▸ 文書:
---
図2】上記スピーカースタンドの上部側に設けた開口部を示す斜視図である。
図3】上記スピーカースタンドの内部構成図である。
図4】上記スピーカースタンドの支柱の各部位の断面図である。
図5】上記スピーカースタンドの支柱に充填する砂状材の説明図である。
図6】上記スピーカースタンドの使用状態を示す斜視図である。
図7】上記スピーカースタンドをルームチューニングアクセサリーとした実施形態の斜視図である。
【発明を実施するための形態】
【0011】
以下、本発明の好ましい実施形態に従うスピーカースタンドについて、添付図面を参照しながら詳しく説明する。但し、本発明の技術的範囲は、以下に説明する実施形態によって何ら限定解釈されることはない。
【0012】
本実施形態のスピーカースタンド1は、図1に示すように、天板部材である天板2、支柱3、底板部材である底板4を主要な構成として備える。このタイプのスピーカースタンド1が適用されるスピーカーの種類は、特に制限はなく、脚部を有しないスピーカー全般に適用可能である。その中でも、ブックシェルフスピーカーなどに適している。
---
▸ 課題 A:
スピーカースタンドの文書に挙げられている図を、番号と、それぞれが何を示す図なのかを添えてすべて書き出してください。
▸ 課題 B:
スピーカースタンドの文書によると、スピーカースタンド1はどのようなスピーカーに適用できるとされていますか。一文から三文で説明してください。
▸ 課題 C:
スピーカースタンドの文書の最後の文の後に続く部分を書いてください。

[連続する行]
---
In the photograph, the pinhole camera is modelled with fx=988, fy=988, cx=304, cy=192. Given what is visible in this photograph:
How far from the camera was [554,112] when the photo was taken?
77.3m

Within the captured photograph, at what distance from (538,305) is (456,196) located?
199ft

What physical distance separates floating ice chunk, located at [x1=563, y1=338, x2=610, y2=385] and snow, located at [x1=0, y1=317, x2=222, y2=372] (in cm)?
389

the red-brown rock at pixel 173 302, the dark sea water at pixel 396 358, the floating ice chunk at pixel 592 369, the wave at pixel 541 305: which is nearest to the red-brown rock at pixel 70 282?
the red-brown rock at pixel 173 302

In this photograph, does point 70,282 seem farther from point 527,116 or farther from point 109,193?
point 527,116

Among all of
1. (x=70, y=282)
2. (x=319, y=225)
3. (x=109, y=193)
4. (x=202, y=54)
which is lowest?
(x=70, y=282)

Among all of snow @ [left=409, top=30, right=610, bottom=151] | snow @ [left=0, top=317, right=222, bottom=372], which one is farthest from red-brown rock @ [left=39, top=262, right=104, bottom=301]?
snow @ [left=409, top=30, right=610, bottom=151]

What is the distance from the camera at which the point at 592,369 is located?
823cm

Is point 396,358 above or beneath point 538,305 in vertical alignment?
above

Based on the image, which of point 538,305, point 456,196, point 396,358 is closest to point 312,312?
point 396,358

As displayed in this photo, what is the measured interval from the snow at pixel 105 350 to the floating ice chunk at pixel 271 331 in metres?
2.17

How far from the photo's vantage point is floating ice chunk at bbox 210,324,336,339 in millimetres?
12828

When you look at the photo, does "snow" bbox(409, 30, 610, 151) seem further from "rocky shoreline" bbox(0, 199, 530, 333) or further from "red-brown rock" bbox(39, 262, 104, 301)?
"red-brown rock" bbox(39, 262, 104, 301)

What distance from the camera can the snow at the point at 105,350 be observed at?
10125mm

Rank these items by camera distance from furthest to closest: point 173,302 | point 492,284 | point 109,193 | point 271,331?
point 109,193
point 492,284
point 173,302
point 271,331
---
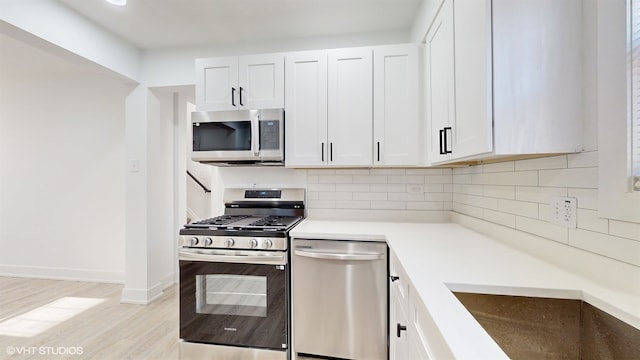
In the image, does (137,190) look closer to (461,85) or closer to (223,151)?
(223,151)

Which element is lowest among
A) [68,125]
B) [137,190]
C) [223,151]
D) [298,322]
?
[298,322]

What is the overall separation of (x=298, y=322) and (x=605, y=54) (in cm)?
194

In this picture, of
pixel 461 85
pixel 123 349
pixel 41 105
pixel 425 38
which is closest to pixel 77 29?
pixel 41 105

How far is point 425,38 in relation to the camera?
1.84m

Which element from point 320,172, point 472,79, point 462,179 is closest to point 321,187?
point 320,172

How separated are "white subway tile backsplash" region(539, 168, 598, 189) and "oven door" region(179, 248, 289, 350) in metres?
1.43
---
▸ 解答 A:
図2：スピーカースタンドの上部側に設けた開口部を示す斜視図
図3：スピーカースタンドの内部構成図
図4：スピーカースタンドの支柱の各部位の断面図
図5：スピーカースタンドの支柱に充填する砂状材の説明図
図6：スピーカースタンドの使用状態を示す斜視図
図7：スピーカースタンドをルームチューニングアクセサリーとした実施形態の斜視図

▸ 解答 B:
適用されるスピーカーの種類には特に制限はなく、脚部を有しないスピーカー全般に適用できるとされています。その中でも、ブックシェルフスピーカーなどに適しています。

▸ 解答 C:
【0013】
天板2は、スピーカースタンド1の上部に配置され、スピーカーSは、その上面に設置する(図6参照)。天板2は一例として、平面形状が四角形の板状部材で形成している。勿論、天板2の平面形状は、四角形以外でもよい。天板2は、好ましくは材質が異なる複数の板状部材を積層した構成とすることができる。一例として、上層側の厚み6mmの鉄板(スチール板)と下層側の厚み3mmのアルミニウム板を張り合わせた構成とする。厚みは適宜変更してもよい。平面形状のサイズもスピーカーSに合うように適宜決めてよい。スピーカーSは、天板2の上面に直接設置してもよく、間に他の部材を介在させてもよい。他の部材は、インシュレーター,すべり止めのスペーサー,スパイクなどである。さらに、スピーカーSと天板2を固定する手段を追加してもよい。
【0014】
天板2は、固定手段によって着脱自在に支柱3と接続する。但し、特に図2に示すように、天板2と支柱3の間にスペーサー21を介在させて開口部22を設ける。支柱3は、スペーサー21を介して天板2の裏面中央部に接続し、天板2を下方から支持する。開口部22は、天板2と支柱3との隙間が、例えば10mmとなるようにスペーサー22の長さを設定する。この開口部22は、詳しくは後述する支柱内部の空洞32と連通する。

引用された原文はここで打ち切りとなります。